# GIVEN ENTRIES
....................

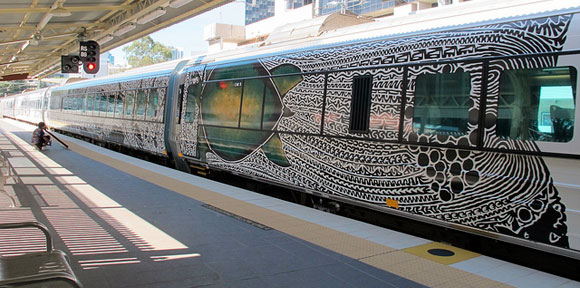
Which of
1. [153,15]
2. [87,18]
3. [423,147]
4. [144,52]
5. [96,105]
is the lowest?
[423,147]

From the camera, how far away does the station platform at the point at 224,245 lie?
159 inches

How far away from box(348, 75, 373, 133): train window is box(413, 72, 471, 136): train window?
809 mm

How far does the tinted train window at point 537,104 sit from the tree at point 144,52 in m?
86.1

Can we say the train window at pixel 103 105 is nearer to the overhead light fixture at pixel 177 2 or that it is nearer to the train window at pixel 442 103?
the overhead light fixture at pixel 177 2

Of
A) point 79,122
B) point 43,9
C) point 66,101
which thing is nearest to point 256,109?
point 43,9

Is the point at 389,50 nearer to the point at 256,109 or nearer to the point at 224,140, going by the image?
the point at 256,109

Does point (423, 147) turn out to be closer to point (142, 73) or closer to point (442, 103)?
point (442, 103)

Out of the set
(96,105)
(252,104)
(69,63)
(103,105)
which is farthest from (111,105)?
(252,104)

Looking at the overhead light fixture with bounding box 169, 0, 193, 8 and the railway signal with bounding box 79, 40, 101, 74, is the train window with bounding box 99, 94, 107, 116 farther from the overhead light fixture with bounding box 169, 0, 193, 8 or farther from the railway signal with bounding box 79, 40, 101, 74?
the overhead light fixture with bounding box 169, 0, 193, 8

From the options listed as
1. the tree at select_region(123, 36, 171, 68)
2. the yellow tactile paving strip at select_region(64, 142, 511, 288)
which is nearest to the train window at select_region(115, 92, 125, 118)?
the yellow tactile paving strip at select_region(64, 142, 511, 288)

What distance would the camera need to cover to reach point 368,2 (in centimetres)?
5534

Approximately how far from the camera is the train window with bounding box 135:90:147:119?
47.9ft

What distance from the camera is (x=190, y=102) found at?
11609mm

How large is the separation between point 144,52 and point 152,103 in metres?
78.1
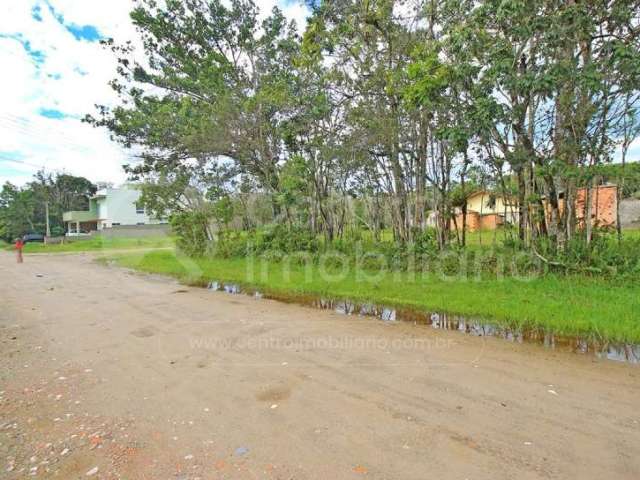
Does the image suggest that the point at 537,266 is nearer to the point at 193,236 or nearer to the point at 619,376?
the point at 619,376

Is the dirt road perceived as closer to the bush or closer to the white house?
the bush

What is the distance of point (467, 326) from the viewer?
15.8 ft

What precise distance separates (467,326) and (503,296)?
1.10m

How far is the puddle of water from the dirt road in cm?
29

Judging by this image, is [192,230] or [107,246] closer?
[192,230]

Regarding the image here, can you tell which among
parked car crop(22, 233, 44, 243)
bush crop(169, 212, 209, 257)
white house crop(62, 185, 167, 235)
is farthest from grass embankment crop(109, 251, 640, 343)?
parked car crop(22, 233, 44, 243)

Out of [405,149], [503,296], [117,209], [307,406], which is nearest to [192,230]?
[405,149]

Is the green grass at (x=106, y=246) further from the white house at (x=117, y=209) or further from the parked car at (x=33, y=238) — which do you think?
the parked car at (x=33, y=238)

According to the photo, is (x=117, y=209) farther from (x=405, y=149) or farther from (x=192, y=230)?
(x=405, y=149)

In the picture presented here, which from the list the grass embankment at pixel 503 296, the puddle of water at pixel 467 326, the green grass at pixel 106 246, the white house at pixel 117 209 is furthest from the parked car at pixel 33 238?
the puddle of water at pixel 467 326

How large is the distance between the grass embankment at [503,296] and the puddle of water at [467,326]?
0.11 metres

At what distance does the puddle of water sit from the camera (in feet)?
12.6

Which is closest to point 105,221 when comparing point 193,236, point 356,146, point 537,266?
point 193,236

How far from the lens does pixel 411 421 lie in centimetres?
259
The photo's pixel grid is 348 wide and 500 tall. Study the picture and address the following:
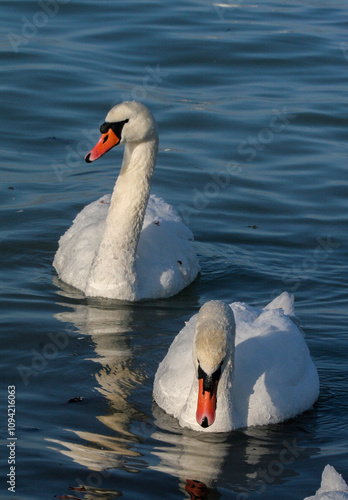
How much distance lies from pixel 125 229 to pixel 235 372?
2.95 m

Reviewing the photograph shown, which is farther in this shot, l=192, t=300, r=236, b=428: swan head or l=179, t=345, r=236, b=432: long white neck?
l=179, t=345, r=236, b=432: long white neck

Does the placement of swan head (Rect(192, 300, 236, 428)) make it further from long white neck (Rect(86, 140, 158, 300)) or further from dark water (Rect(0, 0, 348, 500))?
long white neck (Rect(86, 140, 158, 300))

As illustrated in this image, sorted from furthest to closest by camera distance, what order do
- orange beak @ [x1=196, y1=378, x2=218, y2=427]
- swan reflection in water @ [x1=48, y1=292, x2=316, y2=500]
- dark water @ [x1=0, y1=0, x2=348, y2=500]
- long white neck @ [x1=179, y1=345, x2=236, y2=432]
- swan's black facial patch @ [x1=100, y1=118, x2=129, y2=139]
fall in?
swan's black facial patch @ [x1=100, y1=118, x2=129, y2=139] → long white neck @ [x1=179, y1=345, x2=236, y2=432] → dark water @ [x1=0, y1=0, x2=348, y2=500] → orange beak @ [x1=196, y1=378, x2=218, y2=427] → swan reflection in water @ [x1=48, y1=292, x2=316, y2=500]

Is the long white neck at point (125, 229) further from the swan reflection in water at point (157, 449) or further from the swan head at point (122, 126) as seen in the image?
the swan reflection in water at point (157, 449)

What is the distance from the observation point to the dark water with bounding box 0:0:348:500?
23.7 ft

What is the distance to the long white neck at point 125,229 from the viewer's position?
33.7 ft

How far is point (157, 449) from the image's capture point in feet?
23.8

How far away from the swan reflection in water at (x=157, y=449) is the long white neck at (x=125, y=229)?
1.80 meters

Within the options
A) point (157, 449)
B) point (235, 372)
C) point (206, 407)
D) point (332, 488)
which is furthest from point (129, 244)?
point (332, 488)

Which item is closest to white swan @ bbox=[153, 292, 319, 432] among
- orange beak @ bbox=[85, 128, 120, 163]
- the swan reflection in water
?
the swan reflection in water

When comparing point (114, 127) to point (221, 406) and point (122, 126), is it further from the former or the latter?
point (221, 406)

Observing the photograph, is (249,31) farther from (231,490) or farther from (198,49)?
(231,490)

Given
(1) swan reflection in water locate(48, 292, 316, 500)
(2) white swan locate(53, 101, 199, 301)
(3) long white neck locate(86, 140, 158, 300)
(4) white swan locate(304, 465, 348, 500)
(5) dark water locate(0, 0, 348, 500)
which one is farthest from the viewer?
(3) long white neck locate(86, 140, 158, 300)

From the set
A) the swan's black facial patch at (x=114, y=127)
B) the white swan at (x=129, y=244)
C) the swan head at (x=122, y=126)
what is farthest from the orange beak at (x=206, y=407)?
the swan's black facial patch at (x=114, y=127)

....................

Above are records with pictures; repeat the records exactly and leave the pictures out.

# SOLUTION TO THE PROBLEM
Which of
1. [153,15]
2. [87,18]
3. [423,147]
4. [144,52]
5. [96,105]
is the lowest?
[423,147]

From the camera, how far away does the station platform at the point at 224,245 lie?
159 inches

How far away from box(348, 75, 373, 133): train window is box(413, 72, 471, 136): train window?
809 mm

How far does the tinted train window at point 537,104 sit from the tree at point 144,52 in m?
86.1

Can we say the train window at pixel 103 105 is nearer to the overhead light fixture at pixel 177 2 or that it is nearer to the train window at pixel 442 103?
the overhead light fixture at pixel 177 2

Of
A) point 79,122
B) point 43,9
C) point 66,101
which thing is nearest to point 256,109?
point 43,9

Is the point at 389,50 nearer to the point at 256,109 or nearer to the point at 224,140, going by the image?
the point at 256,109

Does point (423, 147) turn out to be closer to point (142, 73) or closer to point (442, 103)?
point (442, 103)

Out of the set
(96,105)
(252,104)
(69,63)
(103,105)
which is farthest from (111,105)?
(252,104)

Looking at the overhead light fixture with bounding box 169, 0, 193, 8 and the railway signal with bounding box 79, 40, 101, 74, is the train window with bounding box 99, 94, 107, 116 farther from the overhead light fixture with bounding box 169, 0, 193, 8 or farther from the railway signal with bounding box 79, 40, 101, 74?
the overhead light fixture with bounding box 169, 0, 193, 8

From the options listed as
1. the tree at select_region(123, 36, 171, 68)
2. the yellow tactile paving strip at select_region(64, 142, 511, 288)
which is nearest to the train window at select_region(115, 92, 125, 118)?
the yellow tactile paving strip at select_region(64, 142, 511, 288)

What distance would the camera need to cover to reach point 368,2 (in centimetres)?
5534

Approximately how far from the camera is the train window with bounding box 135:90:147:119?
47.9ft

What distance from the camera is (x=190, y=102) found at?
11609mm

How large is the separation between point 144,52 and point 152,103 in metres?
78.1
Does the image suggest that the point at 537,266 is nearer to the point at 193,236 or nearer to the point at 619,376?
the point at 619,376

Is the dirt road perceived as closer to the bush or closer to the white house?
the bush

What is the distance of point (467, 326) from the viewer?
15.8 ft

What precise distance separates (467,326) and (503,296)?
1.10m

How far is the puddle of water from the dirt road in cm?
29

Judging by this image, is [192,230] or [107,246] closer?
[192,230]

Regarding the image here, can you tell which among
parked car crop(22, 233, 44, 243)
bush crop(169, 212, 209, 257)
white house crop(62, 185, 167, 235)
is farthest from grass embankment crop(109, 251, 640, 343)?
parked car crop(22, 233, 44, 243)

Out of [405,149], [503,296], [117,209], [307,406], which is nearest to [192,230]?
[405,149]

Is the green grass at (x=106, y=246) further from the white house at (x=117, y=209) or further from the parked car at (x=33, y=238) — which do you think?
the parked car at (x=33, y=238)

According to the photo, is (x=117, y=209) farther from (x=405, y=149) or farther from (x=192, y=230)?
(x=405, y=149)

In the picture presented here, which from the list the grass embankment at pixel 503 296, the puddle of water at pixel 467 326, the green grass at pixel 106 246, the white house at pixel 117 209 is furthest from the parked car at pixel 33 238?
the puddle of water at pixel 467 326

How large is the distance between the grass embankment at [503,296] and the puddle of water at [467,326]?
0.11 metres

At what distance does the puddle of water sit from the camera (in feet)?
12.6

Which is closest to point 105,221 when comparing point 193,236, point 356,146, point 537,266?
point 193,236

How far from the lens does pixel 411 421 lie in centimetres?
259
The photo's pixel grid is 348 wide and 500 tall. Study the picture and address the following:
How much distance lies from pixel 125 229 to pixel 235 372?
2.95 m

Reviewing the photograph shown, which is farther in this shot, l=192, t=300, r=236, b=428: swan head or l=179, t=345, r=236, b=432: long white neck?
l=179, t=345, r=236, b=432: long white neck

Does the placement of swan head (Rect(192, 300, 236, 428)) make it further from long white neck (Rect(86, 140, 158, 300)) or further from dark water (Rect(0, 0, 348, 500))?
long white neck (Rect(86, 140, 158, 300))

As illustrated in this image, sorted from furthest to closest by camera distance, what order do
- orange beak @ [x1=196, y1=378, x2=218, y2=427]
- swan reflection in water @ [x1=48, y1=292, x2=316, y2=500]
- dark water @ [x1=0, y1=0, x2=348, y2=500]
- long white neck @ [x1=179, y1=345, x2=236, y2=432]
- swan's black facial patch @ [x1=100, y1=118, x2=129, y2=139]
fall in?
swan's black facial patch @ [x1=100, y1=118, x2=129, y2=139] → long white neck @ [x1=179, y1=345, x2=236, y2=432] → dark water @ [x1=0, y1=0, x2=348, y2=500] → orange beak @ [x1=196, y1=378, x2=218, y2=427] → swan reflection in water @ [x1=48, y1=292, x2=316, y2=500]

Is the long white neck at point (125, 229) further from the swan reflection in water at point (157, 449) or further from the swan head at point (122, 126) as seen in the image?
the swan reflection in water at point (157, 449)

What is the distance from the observation point to the dark water with bounding box 0:0:348:500?
23.7 ft

What is the distance to the long white neck at point 125,229 from the viewer's position?
33.7 ft

How far is point (157, 449) from the image's capture point in feet?
23.8

How far away from the swan reflection in water at (x=157, y=449) is the long white neck at (x=125, y=229)?
1.80 meters

Within the options
A) point (157, 449)
B) point (235, 372)
C) point (206, 407)
D) point (332, 488)
which is furthest from point (129, 244)?
point (332, 488)

Which item is closest to white swan @ bbox=[153, 292, 319, 432] among
- orange beak @ bbox=[85, 128, 120, 163]
- the swan reflection in water
?
the swan reflection in water

When comparing point (114, 127) to point (221, 406) and point (122, 126), is it further from the former or the latter?
point (221, 406)

Observing the photograph, is (249,31) farther from (231,490) or farther from (198,49)?
(231,490)

Given
(1) swan reflection in water locate(48, 292, 316, 500)
(2) white swan locate(53, 101, 199, 301)
(3) long white neck locate(86, 140, 158, 300)
(4) white swan locate(304, 465, 348, 500)
(5) dark water locate(0, 0, 348, 500)
which one is farthest from the viewer?
(3) long white neck locate(86, 140, 158, 300)

From the set
A) the swan's black facial patch at (x=114, y=127)
B) the white swan at (x=129, y=244)
C) the swan head at (x=122, y=126)
what is farthest from the orange beak at (x=206, y=407)?
the swan's black facial patch at (x=114, y=127)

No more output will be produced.